When I have used tomatoes in quiche before, I would sauté them several minutes in pan with herbs. This tends to make them release their liquid. Today, I just sliced the tomatoes and gave them a quick squeeze over the sink, which I thought squeezed out a lot of seeds and liquid. I added more dollops of pesto and a little Parmesan on the tomatoes. I then peeled my pepper, tearing it into moist strips that I topped my moist tomatoes with. I think everything looks wonderful so I mix up my eggs and milk. Dust the top of my creation with Hungarian paprika and pop it into a 375-degree F. oven.
The quiche is to cook for 35 to 40 minutes. I go to get it at 35 minutes. Things are still wet. Okay. No big deal.
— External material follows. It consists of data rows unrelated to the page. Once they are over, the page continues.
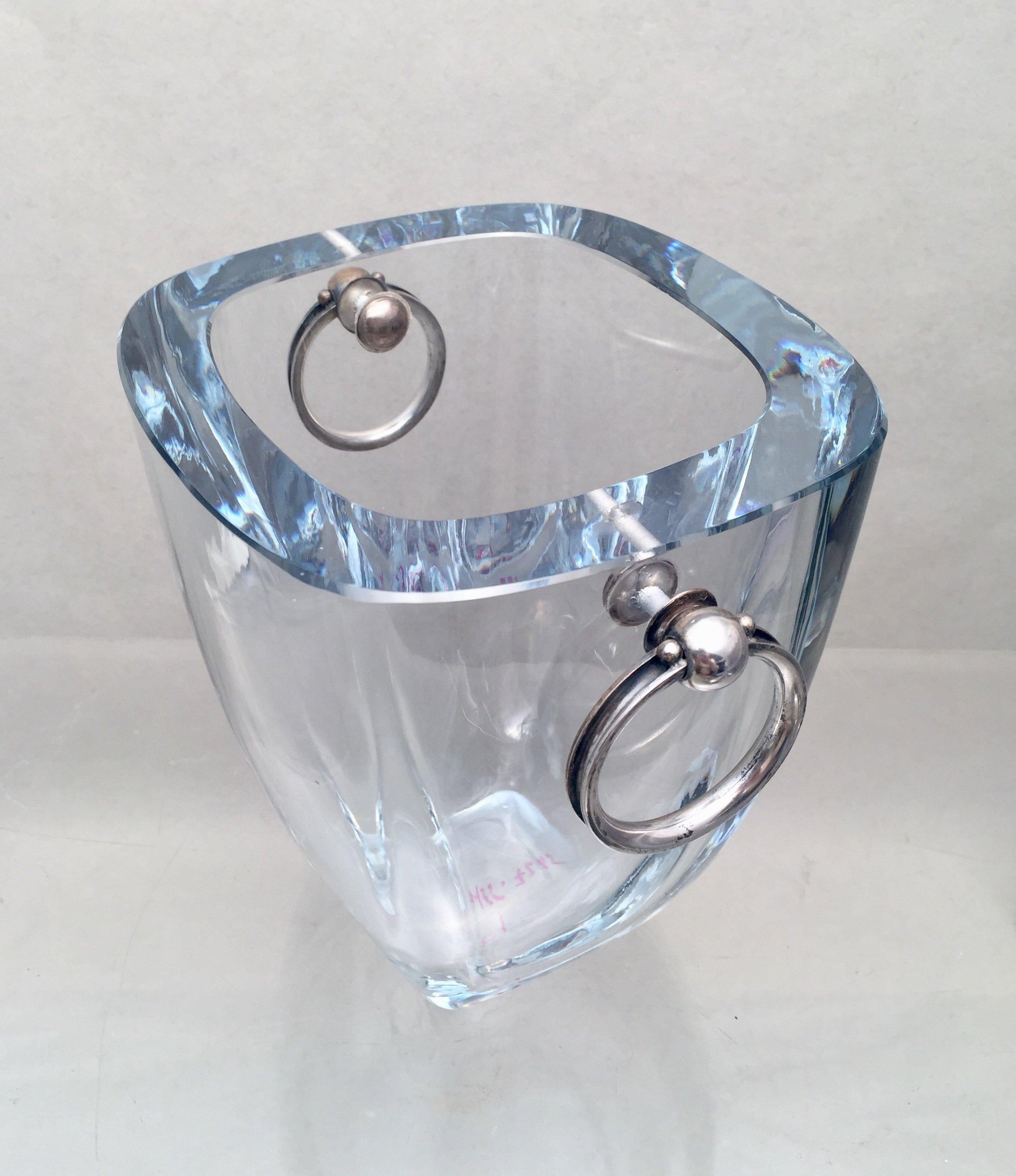 Beautiful crystal ice bucket with a slight blue hue and sterling silver circular handles by Dansk Guldsmede Handvaerk. Bucket measures 6 1/4 inches tall and 6 1/2 inches from handle to handle. Bearing hallmarks. Perfect for bar use. 

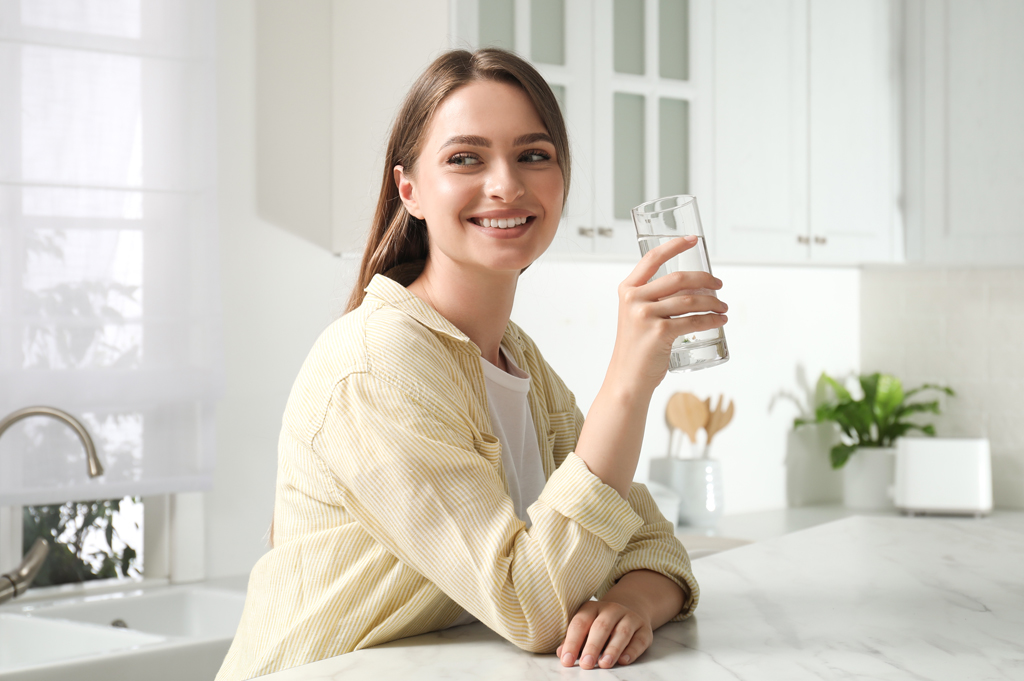 woman holding glass of water in kitchen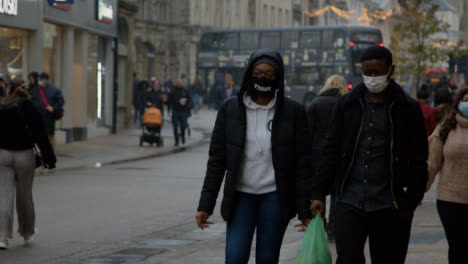 Lange-Aufnahme-Von-Menschen-Mit-Gesichtsmasken,-Die-Eine-Belebte-Straße-In-Oxford-England-Entlang-Gehen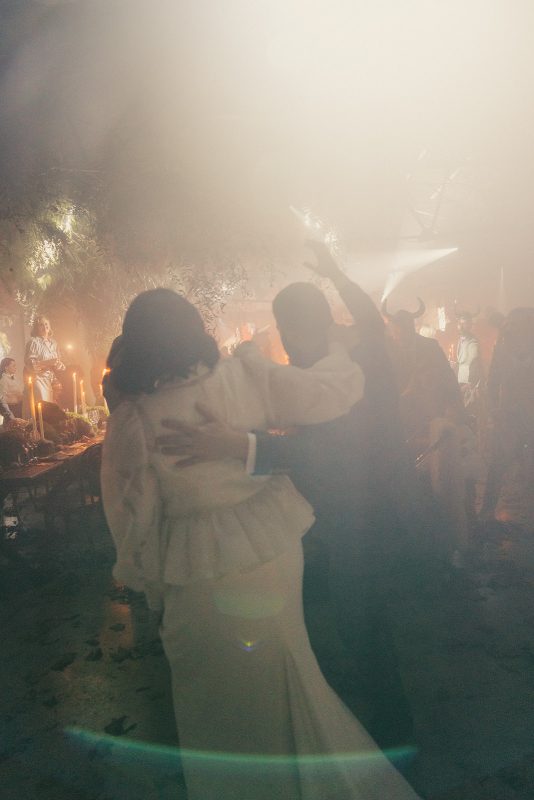 Mesa larga decorada con velas altas, musgo y cristalería en un ambiente estilo bosque encantado para cena de boda elegante.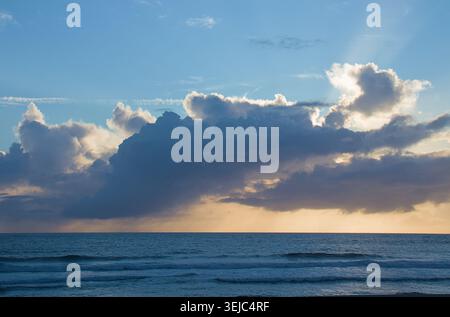 Majestic Sunset Over the Ocean with Dramatic Cloud Formations Stock Photo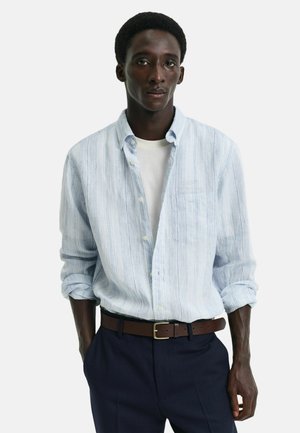 Camisa de botones a rayas azul claro con un bolsillo en el pecho, llevada abierta sobre una camiseta blanca. Combinada con pantalones oscuros y un cinturón marrón.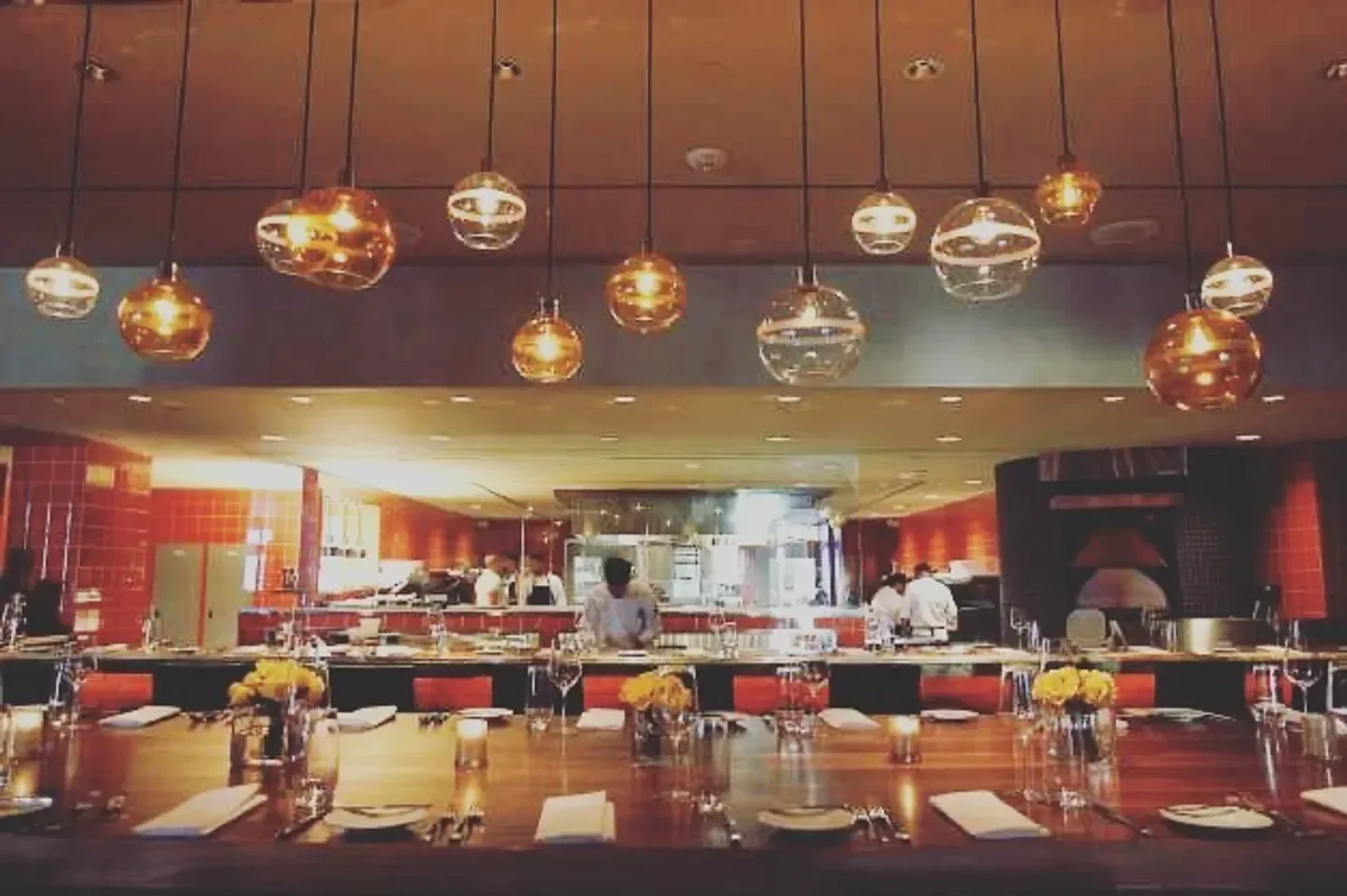 Interior of Sustenio in San Antonio, featuring hanging lights and a view into the kitchen.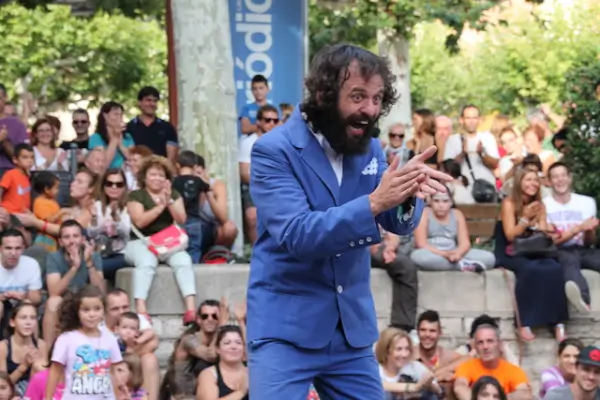 Antuán de la Cream, un clown con vestuario colorido y expresión divertida, interactuando con el público en un escenario.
This has happened before; it just needs a few more minutes. I go back to check at 40 minutes. The quiche still has the jiggles. I give it 5 more minutes. Looks great. I take it out and let it cool a few minutes before we cut into it. My boyfriend cuts into it and this perfect looking quiche that feels solid on the surface conceals a subterranean lake. Oh no! Lunch will be delayed. I pop it back into the oven for 10 more minutes before I decide it’s had enough! I’ve had enough! My boyfriend has had enough! We pull the quiche out of the oven and cut pieces from it. They fall apart in a pool of soft runny custard. The quiche tastes good; it just has a terrible, terrible consistency. So dear reader: no recipe for you. Not yet anyway. The quiche was perfect from the crust to the pesto. It was jut the cheese layer on up that sucked. I am sure it was a moisture thing so I will trade out the cheese, precook the tomato and maybe drain the roasted pepper after I shred it. I will not be defeated! The fantasy quiche will become a reality!!